After Pepsico conversion of KFC from real restaurant to fast food chain, Malaysian KFC certainly beats Singapore. In fact, I'd say Malaysian KFC is the best in the world (among KFCs only, not all fried chickens). I think Malaysia is the only country in the world where KFCs outnumber McDs.
Thai KFC is good too, not far behind. But Thailand have a roadside fried chicken stall culture, certainly much cheaper and tastier than whatever KFC anywhere. The freshness is beyond question, there's no such as frozen or processed chicken. Some of them slaughtered barely an hour ago is being fried now, at your presence.
Thai roadside fried chicken is not what urbanised Singaporeans who never seen it before could image. The setup comes with a huge deep wok of oil and they fry it as you order it.
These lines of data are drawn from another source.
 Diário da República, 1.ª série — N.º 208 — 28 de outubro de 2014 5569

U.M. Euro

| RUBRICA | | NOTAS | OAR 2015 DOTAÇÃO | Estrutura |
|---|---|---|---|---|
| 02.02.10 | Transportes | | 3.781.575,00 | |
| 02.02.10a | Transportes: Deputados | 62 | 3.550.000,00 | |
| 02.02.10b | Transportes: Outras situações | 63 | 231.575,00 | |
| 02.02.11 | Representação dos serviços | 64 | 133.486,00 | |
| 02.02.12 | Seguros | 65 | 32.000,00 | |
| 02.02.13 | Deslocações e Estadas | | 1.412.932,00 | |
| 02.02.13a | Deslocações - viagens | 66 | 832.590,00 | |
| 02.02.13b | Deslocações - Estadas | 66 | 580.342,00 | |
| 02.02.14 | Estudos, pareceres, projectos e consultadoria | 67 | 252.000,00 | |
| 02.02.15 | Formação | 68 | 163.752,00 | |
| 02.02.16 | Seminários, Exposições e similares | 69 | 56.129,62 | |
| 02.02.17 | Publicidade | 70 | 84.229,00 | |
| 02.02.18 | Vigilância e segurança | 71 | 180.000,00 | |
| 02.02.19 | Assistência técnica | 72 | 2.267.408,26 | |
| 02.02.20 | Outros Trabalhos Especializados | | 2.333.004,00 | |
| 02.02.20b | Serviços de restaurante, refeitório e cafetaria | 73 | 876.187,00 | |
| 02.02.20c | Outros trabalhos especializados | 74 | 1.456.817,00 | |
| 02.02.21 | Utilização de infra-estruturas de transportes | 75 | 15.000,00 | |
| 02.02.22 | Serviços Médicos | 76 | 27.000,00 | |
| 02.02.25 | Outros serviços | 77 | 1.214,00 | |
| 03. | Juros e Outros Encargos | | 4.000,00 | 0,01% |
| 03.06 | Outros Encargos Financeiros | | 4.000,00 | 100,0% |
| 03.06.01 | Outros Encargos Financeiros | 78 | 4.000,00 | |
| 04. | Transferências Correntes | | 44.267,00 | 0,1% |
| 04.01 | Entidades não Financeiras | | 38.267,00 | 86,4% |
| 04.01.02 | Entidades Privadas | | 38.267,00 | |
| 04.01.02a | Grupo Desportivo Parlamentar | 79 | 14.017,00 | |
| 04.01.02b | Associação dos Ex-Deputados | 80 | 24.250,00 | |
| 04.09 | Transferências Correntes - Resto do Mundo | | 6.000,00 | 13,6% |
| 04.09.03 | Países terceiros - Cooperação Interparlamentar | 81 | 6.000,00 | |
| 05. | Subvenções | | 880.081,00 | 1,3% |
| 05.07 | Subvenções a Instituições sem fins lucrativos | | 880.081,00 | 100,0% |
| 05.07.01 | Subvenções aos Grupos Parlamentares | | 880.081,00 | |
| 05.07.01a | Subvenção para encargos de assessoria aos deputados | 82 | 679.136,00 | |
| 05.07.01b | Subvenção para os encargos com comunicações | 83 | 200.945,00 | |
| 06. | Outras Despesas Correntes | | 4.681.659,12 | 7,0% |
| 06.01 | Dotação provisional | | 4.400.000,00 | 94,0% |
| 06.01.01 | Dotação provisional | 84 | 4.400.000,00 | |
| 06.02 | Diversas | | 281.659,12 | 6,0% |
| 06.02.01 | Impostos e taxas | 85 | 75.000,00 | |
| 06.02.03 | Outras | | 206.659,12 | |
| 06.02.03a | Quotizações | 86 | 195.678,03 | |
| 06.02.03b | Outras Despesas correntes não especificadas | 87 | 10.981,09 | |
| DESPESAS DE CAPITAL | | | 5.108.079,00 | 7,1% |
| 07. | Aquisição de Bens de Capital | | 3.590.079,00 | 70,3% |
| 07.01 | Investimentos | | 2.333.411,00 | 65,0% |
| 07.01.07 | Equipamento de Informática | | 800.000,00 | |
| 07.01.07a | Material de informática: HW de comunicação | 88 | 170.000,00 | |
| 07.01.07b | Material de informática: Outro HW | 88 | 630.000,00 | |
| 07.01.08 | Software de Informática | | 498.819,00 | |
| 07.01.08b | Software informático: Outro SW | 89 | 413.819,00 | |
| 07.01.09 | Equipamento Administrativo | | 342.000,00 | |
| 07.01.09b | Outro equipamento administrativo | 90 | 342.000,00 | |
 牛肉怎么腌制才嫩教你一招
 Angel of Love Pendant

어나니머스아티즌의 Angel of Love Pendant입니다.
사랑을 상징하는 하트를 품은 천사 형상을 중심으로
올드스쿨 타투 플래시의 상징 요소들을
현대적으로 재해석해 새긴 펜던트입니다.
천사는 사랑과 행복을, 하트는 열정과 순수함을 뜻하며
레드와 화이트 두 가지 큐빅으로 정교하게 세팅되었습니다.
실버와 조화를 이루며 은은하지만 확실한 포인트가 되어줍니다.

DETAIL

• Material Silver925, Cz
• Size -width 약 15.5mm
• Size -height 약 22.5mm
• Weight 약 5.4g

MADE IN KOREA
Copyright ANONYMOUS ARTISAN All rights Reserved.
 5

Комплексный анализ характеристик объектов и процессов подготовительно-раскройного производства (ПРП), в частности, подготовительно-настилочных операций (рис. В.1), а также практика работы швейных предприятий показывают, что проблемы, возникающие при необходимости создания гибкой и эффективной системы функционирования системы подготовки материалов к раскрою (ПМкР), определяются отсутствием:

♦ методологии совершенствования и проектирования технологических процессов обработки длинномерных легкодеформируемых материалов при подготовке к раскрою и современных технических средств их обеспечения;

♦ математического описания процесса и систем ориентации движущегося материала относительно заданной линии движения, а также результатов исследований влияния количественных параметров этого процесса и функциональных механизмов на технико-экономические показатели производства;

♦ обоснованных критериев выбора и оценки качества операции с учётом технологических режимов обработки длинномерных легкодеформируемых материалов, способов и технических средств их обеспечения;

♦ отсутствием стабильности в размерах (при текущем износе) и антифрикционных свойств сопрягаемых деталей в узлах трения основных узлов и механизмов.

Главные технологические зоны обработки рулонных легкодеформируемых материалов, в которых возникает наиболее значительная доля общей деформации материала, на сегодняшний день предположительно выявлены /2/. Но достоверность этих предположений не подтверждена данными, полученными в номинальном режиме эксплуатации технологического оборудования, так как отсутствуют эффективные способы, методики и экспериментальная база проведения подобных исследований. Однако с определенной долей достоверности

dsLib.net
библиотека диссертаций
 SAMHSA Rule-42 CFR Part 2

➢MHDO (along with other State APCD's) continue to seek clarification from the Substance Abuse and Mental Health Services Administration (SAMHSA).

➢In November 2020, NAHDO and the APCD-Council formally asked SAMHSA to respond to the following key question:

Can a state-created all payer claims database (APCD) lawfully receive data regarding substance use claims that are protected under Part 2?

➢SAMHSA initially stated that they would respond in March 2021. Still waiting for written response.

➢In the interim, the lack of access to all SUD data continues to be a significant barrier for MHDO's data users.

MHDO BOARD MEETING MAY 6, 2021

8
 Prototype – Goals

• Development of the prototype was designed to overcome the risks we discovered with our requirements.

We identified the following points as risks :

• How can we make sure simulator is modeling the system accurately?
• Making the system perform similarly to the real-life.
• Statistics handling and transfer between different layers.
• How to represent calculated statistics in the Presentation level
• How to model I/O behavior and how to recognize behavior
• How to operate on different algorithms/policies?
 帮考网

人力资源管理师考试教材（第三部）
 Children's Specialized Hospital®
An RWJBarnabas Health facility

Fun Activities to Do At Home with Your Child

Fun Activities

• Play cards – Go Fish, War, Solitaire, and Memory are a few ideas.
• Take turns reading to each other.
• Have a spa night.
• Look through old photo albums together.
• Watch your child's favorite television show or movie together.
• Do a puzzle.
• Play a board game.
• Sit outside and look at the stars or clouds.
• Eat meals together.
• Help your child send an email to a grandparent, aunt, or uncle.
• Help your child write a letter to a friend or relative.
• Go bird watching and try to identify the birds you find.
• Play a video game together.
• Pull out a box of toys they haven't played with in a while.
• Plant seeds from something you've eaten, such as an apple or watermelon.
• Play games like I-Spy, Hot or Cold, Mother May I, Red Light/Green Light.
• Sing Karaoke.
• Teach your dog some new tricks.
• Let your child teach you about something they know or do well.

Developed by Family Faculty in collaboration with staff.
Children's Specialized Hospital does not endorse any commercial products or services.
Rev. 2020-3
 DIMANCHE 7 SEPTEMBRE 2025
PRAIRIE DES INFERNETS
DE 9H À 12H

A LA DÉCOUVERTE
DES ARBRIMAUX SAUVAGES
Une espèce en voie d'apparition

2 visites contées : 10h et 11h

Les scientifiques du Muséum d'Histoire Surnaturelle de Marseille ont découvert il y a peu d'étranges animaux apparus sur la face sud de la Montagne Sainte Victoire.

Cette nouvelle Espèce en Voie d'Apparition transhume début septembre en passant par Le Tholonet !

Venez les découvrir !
They usually also sell some kinds of fried prawn crackers, fish crackers etc. (just like French fries go along with fast foods). KFC can only smell smoke, so to speak. The only issue of suspect is of course the hygiene. Patronise those with stallholders who look clean and reputable.
Thai chicken culture extends to Thai chicken/duck rice in coffeeshops, outwardly very similar to those in Singapore. Thai chicken rice is usually Hainanese based (white chop) and Thai duck rice is Teochew based (dark soy braised). It's very rare to find Cantonese roast style there. Anyway, after a while there one'd notice. Every Thai coffeeshop chicken/duck rice still seems to have only one or two chicken/duck cooked and hung on display cabinet all all times, regardless of peak or off-peak hours.
The difference is, Thais cook their chicken/duck two at a time. They'll of course cook them faster at peak hours, but since peak hours sell faster, you'll always see one or two left on the cabinet only. Singapore stallholders cook them 20 or 30 at a time at the beginning of business day, then display all and wait for business to come. For longer business hours, of course they'd be a next batch, but still 20 to 30 one shot.